Book Review: Mohawk voyageurs journeyed to Egypt
Carl Benn’s study of Mohawk voyageurs in Egypt is fascinating. The Sudan, which was part of Egypt, faced an Islamic revolution that sought to expel Egyptian and British authorities. British General Charles Gordon sent to evacuate Khartom, the Sudanese capital, failed to follow orders which necessitated a military rescue in 1884-5. British forces reached Khartom but not before it and Gordon fell to the revolutionaries. It is in this grand adventure that 60 Mohawks decided to join.
Benn’s argues that the Mohawks, as well as others who answered the call, did so based on culture and personality.
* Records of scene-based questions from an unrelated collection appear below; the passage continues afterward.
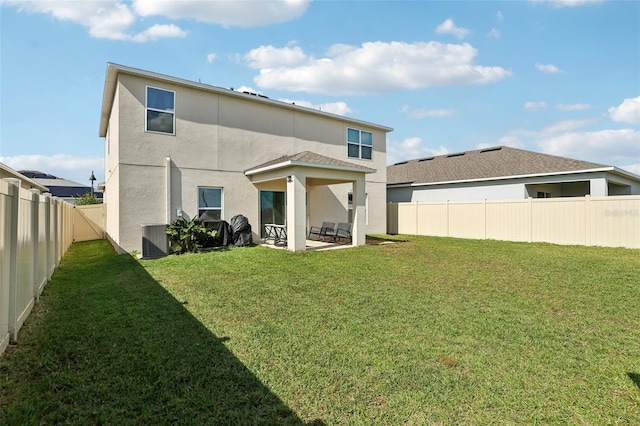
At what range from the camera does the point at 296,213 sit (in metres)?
11.0

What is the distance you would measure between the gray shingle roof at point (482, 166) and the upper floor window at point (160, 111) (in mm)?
15554

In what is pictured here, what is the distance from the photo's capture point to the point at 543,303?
17.7 ft

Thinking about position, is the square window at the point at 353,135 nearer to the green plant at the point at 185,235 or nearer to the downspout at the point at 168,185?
the downspout at the point at 168,185

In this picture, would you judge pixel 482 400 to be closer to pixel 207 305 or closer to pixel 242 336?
pixel 242 336

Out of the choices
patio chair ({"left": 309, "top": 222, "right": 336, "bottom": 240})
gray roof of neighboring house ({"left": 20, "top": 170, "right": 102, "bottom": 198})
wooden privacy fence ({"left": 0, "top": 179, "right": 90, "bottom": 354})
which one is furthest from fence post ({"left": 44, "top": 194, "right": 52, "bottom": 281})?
gray roof of neighboring house ({"left": 20, "top": 170, "right": 102, "bottom": 198})

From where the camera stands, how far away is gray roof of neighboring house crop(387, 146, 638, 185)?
16078 mm

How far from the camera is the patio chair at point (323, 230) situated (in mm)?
14016

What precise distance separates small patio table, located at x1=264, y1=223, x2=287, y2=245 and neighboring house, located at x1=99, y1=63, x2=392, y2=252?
2.69 feet

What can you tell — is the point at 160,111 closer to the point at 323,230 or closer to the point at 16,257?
the point at 323,230

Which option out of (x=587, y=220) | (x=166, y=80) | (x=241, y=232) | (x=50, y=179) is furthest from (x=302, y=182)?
(x=50, y=179)

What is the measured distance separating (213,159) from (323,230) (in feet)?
18.3

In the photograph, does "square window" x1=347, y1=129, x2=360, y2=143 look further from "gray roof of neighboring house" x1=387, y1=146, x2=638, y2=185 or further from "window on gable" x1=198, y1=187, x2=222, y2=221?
"window on gable" x1=198, y1=187, x2=222, y2=221

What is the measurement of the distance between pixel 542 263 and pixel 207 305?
901 centimetres

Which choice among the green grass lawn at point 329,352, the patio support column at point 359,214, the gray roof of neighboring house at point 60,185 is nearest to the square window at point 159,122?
the green grass lawn at point 329,352
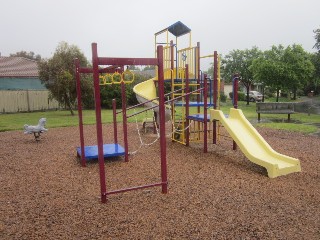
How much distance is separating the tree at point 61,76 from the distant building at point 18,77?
818 cm

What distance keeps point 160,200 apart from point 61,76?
559 inches

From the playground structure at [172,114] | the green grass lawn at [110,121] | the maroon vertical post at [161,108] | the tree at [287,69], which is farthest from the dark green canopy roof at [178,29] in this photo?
the tree at [287,69]

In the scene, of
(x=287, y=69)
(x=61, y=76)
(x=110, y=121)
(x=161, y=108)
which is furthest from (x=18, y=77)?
(x=161, y=108)

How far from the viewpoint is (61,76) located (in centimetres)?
1686

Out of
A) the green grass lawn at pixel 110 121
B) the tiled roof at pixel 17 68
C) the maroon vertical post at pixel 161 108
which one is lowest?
the green grass lawn at pixel 110 121

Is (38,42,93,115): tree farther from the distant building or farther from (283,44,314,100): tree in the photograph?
(283,44,314,100): tree

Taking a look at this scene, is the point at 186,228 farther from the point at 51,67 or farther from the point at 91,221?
the point at 51,67

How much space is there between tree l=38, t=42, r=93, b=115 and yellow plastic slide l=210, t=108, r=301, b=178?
12.0 meters

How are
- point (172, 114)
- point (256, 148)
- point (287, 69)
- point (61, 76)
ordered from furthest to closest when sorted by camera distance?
point (287, 69), point (61, 76), point (172, 114), point (256, 148)

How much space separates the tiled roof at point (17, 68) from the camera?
992 inches

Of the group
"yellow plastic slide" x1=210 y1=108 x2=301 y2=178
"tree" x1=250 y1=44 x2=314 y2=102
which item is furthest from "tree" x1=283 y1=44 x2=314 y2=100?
"yellow plastic slide" x1=210 y1=108 x2=301 y2=178

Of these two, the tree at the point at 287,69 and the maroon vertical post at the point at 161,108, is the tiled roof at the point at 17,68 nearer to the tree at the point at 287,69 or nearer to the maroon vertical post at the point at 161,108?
the tree at the point at 287,69

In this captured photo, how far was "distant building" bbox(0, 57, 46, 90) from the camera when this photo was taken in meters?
24.3

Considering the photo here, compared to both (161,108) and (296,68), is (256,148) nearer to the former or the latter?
(161,108)
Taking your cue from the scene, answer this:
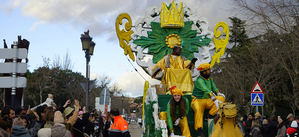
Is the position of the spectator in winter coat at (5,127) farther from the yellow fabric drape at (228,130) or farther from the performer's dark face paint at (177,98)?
the performer's dark face paint at (177,98)

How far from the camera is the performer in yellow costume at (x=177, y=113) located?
30.3 ft

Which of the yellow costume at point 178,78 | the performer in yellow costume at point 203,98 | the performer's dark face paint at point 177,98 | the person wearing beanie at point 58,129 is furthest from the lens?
the yellow costume at point 178,78

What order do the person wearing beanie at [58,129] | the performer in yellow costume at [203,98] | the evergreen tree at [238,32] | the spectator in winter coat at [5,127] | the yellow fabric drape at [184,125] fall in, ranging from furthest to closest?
the evergreen tree at [238,32] < the performer in yellow costume at [203,98] < the yellow fabric drape at [184,125] < the person wearing beanie at [58,129] < the spectator in winter coat at [5,127]

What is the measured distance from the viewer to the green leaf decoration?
15.9 meters

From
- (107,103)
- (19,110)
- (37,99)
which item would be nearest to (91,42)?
(107,103)

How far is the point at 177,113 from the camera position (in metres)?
9.45

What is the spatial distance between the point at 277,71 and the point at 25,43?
29.7m

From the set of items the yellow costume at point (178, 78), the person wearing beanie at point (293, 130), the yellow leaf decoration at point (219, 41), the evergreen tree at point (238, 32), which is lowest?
the person wearing beanie at point (293, 130)

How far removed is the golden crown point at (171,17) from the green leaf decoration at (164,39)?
0.23 meters

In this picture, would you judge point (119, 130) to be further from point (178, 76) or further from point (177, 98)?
point (178, 76)

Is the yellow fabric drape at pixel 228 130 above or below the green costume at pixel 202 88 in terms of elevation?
below

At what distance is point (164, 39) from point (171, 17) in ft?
3.23

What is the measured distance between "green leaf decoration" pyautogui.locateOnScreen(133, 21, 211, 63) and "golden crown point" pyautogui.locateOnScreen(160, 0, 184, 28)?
0.77 ft

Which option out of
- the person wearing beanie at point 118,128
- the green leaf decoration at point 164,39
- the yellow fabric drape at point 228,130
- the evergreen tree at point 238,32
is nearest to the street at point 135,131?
the evergreen tree at point 238,32
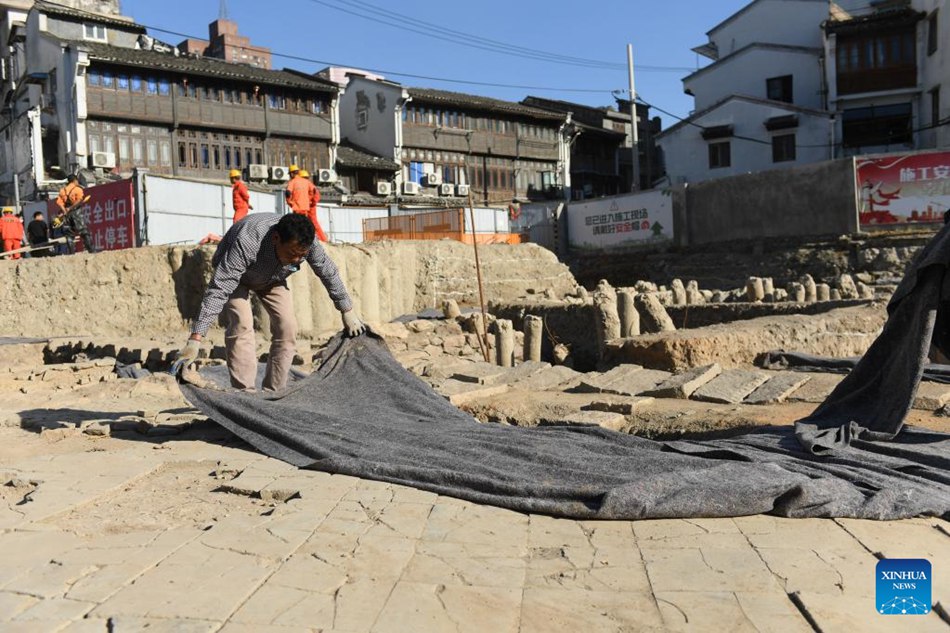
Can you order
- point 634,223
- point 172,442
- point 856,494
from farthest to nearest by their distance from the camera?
point 634,223, point 172,442, point 856,494

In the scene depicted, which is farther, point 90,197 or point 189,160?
point 189,160

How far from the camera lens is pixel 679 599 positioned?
106 inches

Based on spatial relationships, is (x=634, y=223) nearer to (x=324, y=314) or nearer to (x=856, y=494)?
(x=324, y=314)

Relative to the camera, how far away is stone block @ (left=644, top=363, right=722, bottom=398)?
623cm

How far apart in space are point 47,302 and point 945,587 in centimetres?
1189

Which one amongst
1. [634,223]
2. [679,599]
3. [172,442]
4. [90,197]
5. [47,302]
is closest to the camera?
[679,599]

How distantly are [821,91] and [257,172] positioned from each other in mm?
20724

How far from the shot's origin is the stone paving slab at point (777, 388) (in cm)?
590

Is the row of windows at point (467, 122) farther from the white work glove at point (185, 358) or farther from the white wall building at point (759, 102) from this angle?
the white work glove at point (185, 358)

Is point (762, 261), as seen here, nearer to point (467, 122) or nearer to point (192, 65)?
point (467, 122)

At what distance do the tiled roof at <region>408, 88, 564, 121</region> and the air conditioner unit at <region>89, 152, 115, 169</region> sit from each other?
1189 cm

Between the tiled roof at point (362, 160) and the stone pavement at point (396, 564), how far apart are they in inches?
1066

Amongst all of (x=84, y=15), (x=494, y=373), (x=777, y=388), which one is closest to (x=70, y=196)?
(x=494, y=373)

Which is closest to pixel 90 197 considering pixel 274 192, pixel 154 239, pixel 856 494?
pixel 154 239
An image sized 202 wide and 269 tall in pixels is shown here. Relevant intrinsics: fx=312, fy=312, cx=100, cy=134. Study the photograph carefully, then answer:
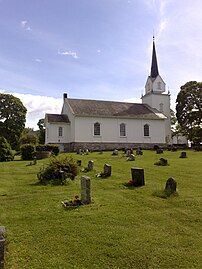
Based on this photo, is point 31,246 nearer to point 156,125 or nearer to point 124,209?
point 124,209

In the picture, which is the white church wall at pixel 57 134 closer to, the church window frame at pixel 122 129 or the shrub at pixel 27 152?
the church window frame at pixel 122 129

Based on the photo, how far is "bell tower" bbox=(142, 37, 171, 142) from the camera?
182ft

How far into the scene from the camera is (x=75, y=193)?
1173cm

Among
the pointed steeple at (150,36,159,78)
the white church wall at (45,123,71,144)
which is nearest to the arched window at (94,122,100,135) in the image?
the white church wall at (45,123,71,144)

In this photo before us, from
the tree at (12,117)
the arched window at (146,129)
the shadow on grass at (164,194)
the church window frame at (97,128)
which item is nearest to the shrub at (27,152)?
the church window frame at (97,128)

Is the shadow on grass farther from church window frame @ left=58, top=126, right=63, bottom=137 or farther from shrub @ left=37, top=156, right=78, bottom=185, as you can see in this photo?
church window frame @ left=58, top=126, right=63, bottom=137

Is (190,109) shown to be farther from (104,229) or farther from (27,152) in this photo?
(104,229)

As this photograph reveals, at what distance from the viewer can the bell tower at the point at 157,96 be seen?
5562 centimetres

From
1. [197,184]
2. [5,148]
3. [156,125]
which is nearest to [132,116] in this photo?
[156,125]

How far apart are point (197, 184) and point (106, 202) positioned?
496cm

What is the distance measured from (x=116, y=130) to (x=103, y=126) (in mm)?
2221

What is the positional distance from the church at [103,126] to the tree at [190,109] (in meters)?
5.06

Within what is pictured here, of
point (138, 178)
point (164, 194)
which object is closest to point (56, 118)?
point (138, 178)

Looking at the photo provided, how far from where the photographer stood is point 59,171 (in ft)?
47.2
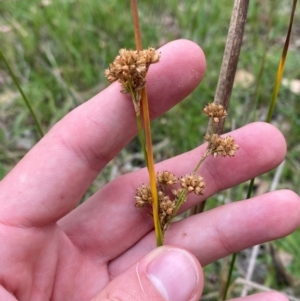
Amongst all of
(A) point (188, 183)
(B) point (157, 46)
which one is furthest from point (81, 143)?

For Benn, the Mohawk boatmen served based on traditional imperatives, such as those drawn from the warrior ethic where men ventured beyond their communities for long periods in search of adventure and status. Overlying this ethic was the Mohawk linkage to the Queen via the covenant chain.
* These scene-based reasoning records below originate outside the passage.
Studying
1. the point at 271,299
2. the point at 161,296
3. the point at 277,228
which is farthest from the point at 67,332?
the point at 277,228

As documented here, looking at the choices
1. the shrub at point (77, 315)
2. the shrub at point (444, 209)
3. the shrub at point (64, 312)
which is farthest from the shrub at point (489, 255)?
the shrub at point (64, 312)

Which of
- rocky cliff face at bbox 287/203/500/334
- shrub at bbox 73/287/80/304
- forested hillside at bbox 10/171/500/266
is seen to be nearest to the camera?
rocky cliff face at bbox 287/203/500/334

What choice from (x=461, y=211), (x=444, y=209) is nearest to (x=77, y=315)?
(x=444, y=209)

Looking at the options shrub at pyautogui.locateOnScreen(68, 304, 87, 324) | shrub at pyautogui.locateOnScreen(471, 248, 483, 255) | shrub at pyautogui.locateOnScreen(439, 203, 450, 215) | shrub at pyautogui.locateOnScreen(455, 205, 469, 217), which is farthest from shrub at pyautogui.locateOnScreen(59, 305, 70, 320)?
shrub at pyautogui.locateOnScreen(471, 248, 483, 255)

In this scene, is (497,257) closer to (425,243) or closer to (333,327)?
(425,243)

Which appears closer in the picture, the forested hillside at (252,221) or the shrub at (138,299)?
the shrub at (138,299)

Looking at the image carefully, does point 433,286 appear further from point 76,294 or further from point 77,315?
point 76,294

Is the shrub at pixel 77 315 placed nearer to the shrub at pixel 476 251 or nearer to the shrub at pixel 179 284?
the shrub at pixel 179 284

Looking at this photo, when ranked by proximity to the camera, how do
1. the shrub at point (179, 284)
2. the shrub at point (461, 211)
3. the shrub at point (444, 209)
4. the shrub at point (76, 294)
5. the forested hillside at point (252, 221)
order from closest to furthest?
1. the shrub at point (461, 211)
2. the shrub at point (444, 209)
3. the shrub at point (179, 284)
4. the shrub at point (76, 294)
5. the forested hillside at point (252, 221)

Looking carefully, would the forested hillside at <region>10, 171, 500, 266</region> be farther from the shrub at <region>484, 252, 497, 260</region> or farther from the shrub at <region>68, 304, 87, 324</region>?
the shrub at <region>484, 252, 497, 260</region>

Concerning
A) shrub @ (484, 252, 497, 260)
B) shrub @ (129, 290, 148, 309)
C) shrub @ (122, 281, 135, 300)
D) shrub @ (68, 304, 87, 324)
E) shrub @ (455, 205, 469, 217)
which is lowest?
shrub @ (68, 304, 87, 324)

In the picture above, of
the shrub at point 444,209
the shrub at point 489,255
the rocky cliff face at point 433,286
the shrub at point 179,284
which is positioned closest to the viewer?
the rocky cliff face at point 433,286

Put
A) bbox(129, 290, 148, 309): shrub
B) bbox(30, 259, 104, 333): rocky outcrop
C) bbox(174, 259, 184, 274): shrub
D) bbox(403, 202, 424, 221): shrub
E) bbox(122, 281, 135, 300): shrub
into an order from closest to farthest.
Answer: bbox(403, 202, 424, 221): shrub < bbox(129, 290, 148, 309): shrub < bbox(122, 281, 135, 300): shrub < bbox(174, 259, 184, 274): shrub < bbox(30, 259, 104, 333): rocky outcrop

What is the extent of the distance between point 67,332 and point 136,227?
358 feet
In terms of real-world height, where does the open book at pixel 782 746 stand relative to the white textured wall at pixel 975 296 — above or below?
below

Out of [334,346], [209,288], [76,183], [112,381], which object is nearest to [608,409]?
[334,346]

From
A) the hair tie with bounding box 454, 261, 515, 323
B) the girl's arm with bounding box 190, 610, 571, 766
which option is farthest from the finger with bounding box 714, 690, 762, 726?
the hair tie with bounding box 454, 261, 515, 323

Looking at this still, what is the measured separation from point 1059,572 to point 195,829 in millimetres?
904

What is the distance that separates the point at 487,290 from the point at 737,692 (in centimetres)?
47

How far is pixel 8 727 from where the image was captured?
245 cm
British representatives directly appealed to the Mohawks lending support to the Iroquois conception of loyal allies and affirming ancient linkages with the monarchy. Benn also shows how the Mohawk voyageurs were complicit in British Imperialism abroad, mimicked Imperial notions of the other, and expressed kinship of feeling with British officers as well as overall support of British colonial efforts in Egypt. An extensive appendix, which includes two Mohawk accounts of their adventures, is a wonderful companion to Benn’s text. With the exception of these two accounts, the reader will not find a “native voice”, but the book does an excellent job of engaging the reader in an Imperial adventure in which the Mohawks played a significant role for their own reasons.
Benn, Carl. Mohawks on the Nile: Natives Among the Canadian Voyageurs in Egypt, 1884-1885. Toronto: Dundurn Press, 2009.